This hasn’t been an easy year. For some, it has been incredibly tough. I heard someone say that we’ve all been in the same storm, but we’re not all in the same boats. For many, it has been rather bleak, and the prospect of Brexit x COVID isn’t an appetising thought to springboard us into 2021.
Amidst the various challenges – from working out how to pay the bills to deciding who to spend Christmas with – there are definitely reasons for optimism. As this is the last piece we’re going to post for 2020, we wanted to share a few:
What New York business school Professor Scott Galloway has termed ‘The Great Acceleration’, is the phenomenon we’ve all witnessed. Many areas of our lives have seen a decade of progress in the space of eight weeks, from March to May 2020. The most visible case of this is with our buying habits as eCommerce adoption spiked and everyone, even my 90-year-old neighbour, scrapped for an Ocado delivery slot. For many of us, working from home has meant a calendar full of video calls. Before March, not everyone had the infrastructure to do this. Now, everyone has Zoom and their share price has rocketed accordingly. Businesses who had the infrastructure from the outset, have had to figure out what fits culturally. For example at Wow, we had to figure out from a cultural perspective how to run our internal meetings remotely, how to cultivate those daily social chats you’d have over lunch, and how to celebrate birthdays. (We did try singing Happy Birthday on a video call, which ended badly!)
Whilst we will go back to having in-person meetings, productivity, efficiency, and financial gains from working remotely are here to stay. I know decent-sized businesses who are giving up their office space, with no intention of returning. This will have a profound impact on the operating model of those businesses. Not just the rent savings, but the opportunities it opens up for expansion and recruitment.

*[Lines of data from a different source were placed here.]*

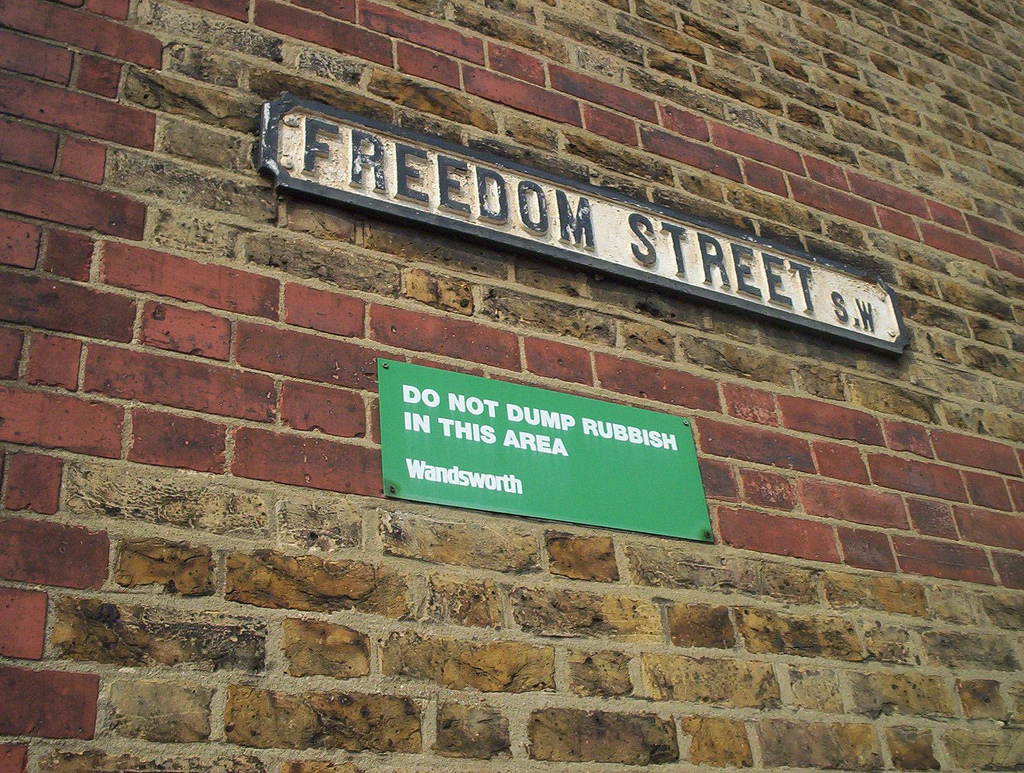 Wall with the words 'Freedom Street'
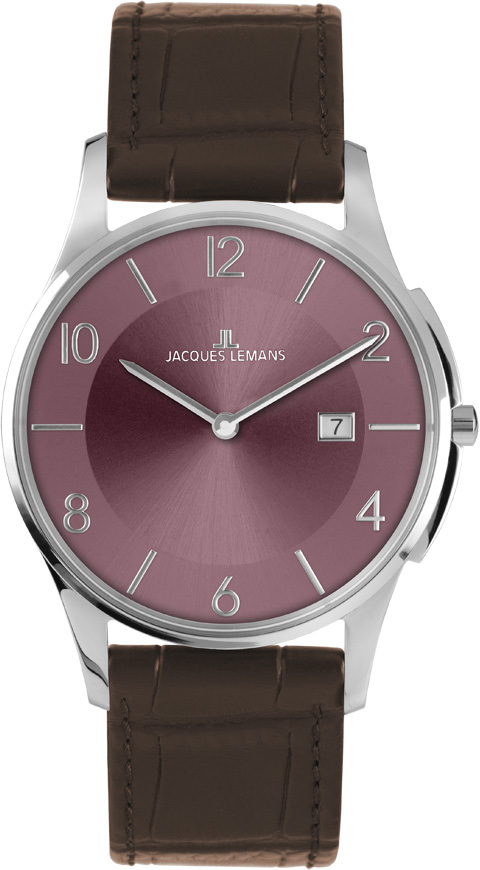 Jacques Lemans 1-1777T - мужские наручные часы из коллекции LondonJacques Lemans<br><br><br>Бренд: Jacques Lemans<br>Модель: Jacques Lemans 1-1777T<br>Артикул: 1-1777T<br>Вариант артикула: None<br>Коллекция: London<br>Подколлекция: None<br>Страна: Австрия<br>Пол: мужские<br>Тип механизма: кварцевые<br>Механизм: None<br>Количество камней: None<br>Автоподзавод: None<br>Источник энергии: от батарейки<br>Срок службы элемента питания: None<br>Дисплей: стрелки<br>Цифры: арабские<br>Водозащита: WR 5<br>Противоударные: None<br>Материал корпуса: нерж. сталь<br>Материал браслета: кожа<br>Материал безеля: None<br>Стекло: Crystex<br>Антибликовое покрытие: None<br>Цвет корпуса: None<br>Цвет браслета: None<br>Цвет циферблата: None<br>Цвет безеля: None<br>Размеры: 38 мм<br>Диаметр: None<br>Диаметр корпуса: None<br>Толщина: None<br>Ширина ремешка: None<br>Вес: None<br>Спорт-функции: None<br>Подсветка: None<br>Вставка: None<br>Отображение даты: число<br>Хронограф: None<br>Таймер: None<br>Термометр: None<br>Хронометр: None<br>GPS: None<br>Радиосинхронизация: None<br>Барометр: None<br>Скелетон: None<br>Дополнительная информация: None<br>Дополнительные функции: None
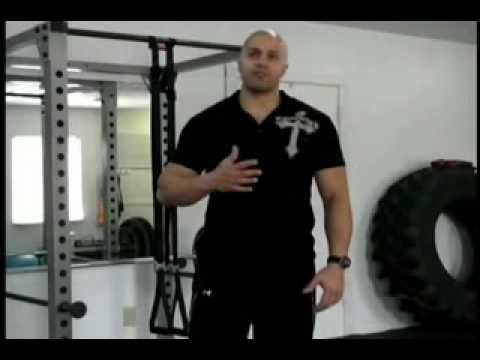 Jungle Gym workout   Video   Cleveland com  The Plain Dealer Videos   cleveland com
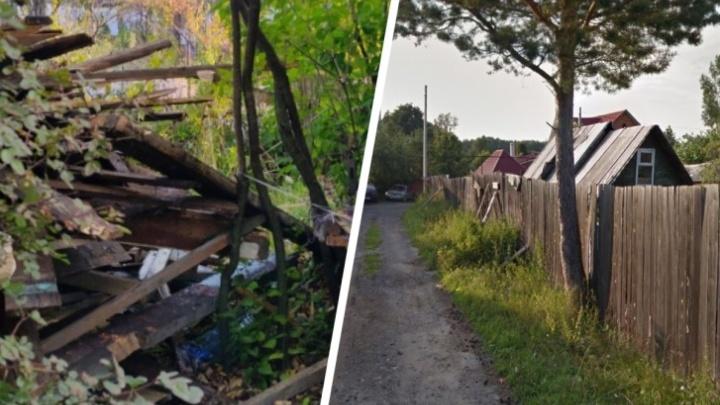 «Это нонсенс»: Высокинский — о сносе садов на Уралмаше ради коттеджей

There’s a counterpoint to this that accelerated progress comes with its challenges too. The accelerated progress for businesses who were previously cash-strapped means they are now much less likely to survive. The big winners from all this are clearly the big global tech companies. We all need to do our bit to support our local businesses with sustainable business models, who have just been very unlucky with various lockdown measures.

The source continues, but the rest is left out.